» **Short exercise 1**:
From the rows, list the part that opens with the line containing "When reviewing" and closes with the line containing "which is furthest from banquet" as a numbered list, leaving out blank lines.

» **Supplied passage**:
The exact same statements – verbatim – were included in Clapper’s unclassified report, including the assessment that, “Iran is developing nuclear capabilities to enhance its security, prestige, and regional influence and give it the ability to develop nuclear weapons, should a decision be made to do so. We do not know if Iran will eventually decide to build nuclear weapons.”

Of course, as Clapper notes, Iran’s ability to potentially manufacture the components is inherent to its advanced nuclear infrastructure and is not an indication of an active nuclear weapons program, which all U.S. intelligence agencies agree Iran does not have.

As such, Clapper again reported to the Senate Committee, “Iran has the scientific, technical, and industrial capacity to eventually produce nuclear weapons. This makes the central issue its political will to do so.”

In his testimony, Clapper stated that, were the decision to weaponize its nuclear energy program to be made by Ayatollah Khamenei, Iran could theoretically reach a “breakout” point within “months, not years.” His report repeats the assessment, though, that “[d]espite this progress, we assess Iran could not divert safeguarded material and produce a weapon-worth of WGU before this activity is discovered.”

Again, undermining the bogus claims that Iran is an irrational and reckless actor, Clapper maintained the judgment that “Iran’s nuclear decisionmaking is guided by a cost-benefit approach,” balancing its own domestic interests with “the international political and security environment.”  Iran also has a defensive – not aggressive – military posture, one based on “its strategy to deter – and if necessary retaliate against – forces in the region, including US forces” were an attack on Iran to occur.

» **Records supplied**:
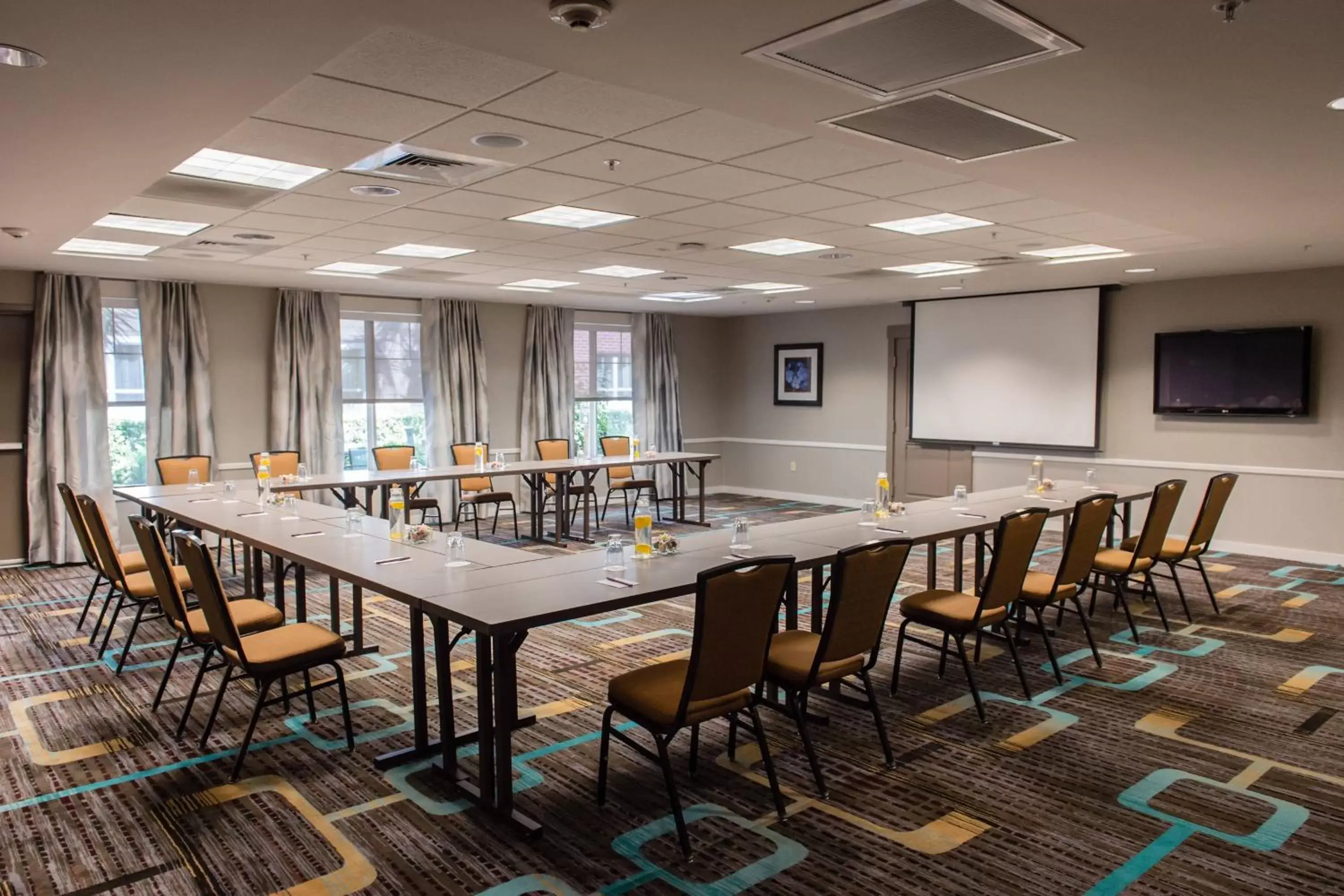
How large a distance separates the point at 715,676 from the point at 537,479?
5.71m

...

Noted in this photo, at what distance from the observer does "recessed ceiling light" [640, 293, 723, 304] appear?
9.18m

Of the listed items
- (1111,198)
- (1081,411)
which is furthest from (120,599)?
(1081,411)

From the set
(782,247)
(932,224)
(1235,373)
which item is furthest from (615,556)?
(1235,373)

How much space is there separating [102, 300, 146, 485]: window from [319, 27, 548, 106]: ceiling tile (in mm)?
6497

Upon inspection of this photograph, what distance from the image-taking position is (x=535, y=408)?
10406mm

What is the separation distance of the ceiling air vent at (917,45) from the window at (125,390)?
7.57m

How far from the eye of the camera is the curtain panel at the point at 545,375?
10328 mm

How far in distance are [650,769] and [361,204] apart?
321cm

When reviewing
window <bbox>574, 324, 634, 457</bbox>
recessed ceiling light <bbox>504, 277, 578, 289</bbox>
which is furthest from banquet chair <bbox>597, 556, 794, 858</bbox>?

» **Short exercise 2**:
Continue the passage on Clapper's assessment of Iran's nuclear program from the point where it stops.

» **Answer 1**:
1. When reviewing
2. window <bbox>574, 324, 634, 457</bbox>
3. recessed ceiling light <bbox>504, 277, 578, 289</bbox>
4. which is furthest from banquet chair <bbox>597, 556, 794, 858</bbox>?

» **Answer 2**:
During questioning from Senators following his prepared remarks, Clapper admitted – as a number of recent independent reports have shown – that the increasingly harsh sanctions levied upon Iran have had no effect on the decision-making process of the Iranian leadership, yet has produced considerable damage to the Iranian economy and resulted in increased “inflation, unemployment, [and the] unavailability of commodities” for the Iranian people.

This, he said, is entirely the point.  Responding to Maine Senator Angus King, who asked about the impact sanctions have on the Iranian government, Clapper explained that the intent of sanctions is to spark dissent and unrest in the Iranian population, effectively starting that Obama administration’s continued collective punishment of the Iranian people is a deliberate (and embarrassingly futile) tactic employed to foment regime change.

“What they do worry about though is sufficient restiveness in the street that would actually jeopardize the regime. I think they are concerned about that,” Clapper said of the Iranian leadership. It is no wonder, then, that Clapper refers in his own official report to the economic warfare waged against Iran as “regime threatening sanctions.”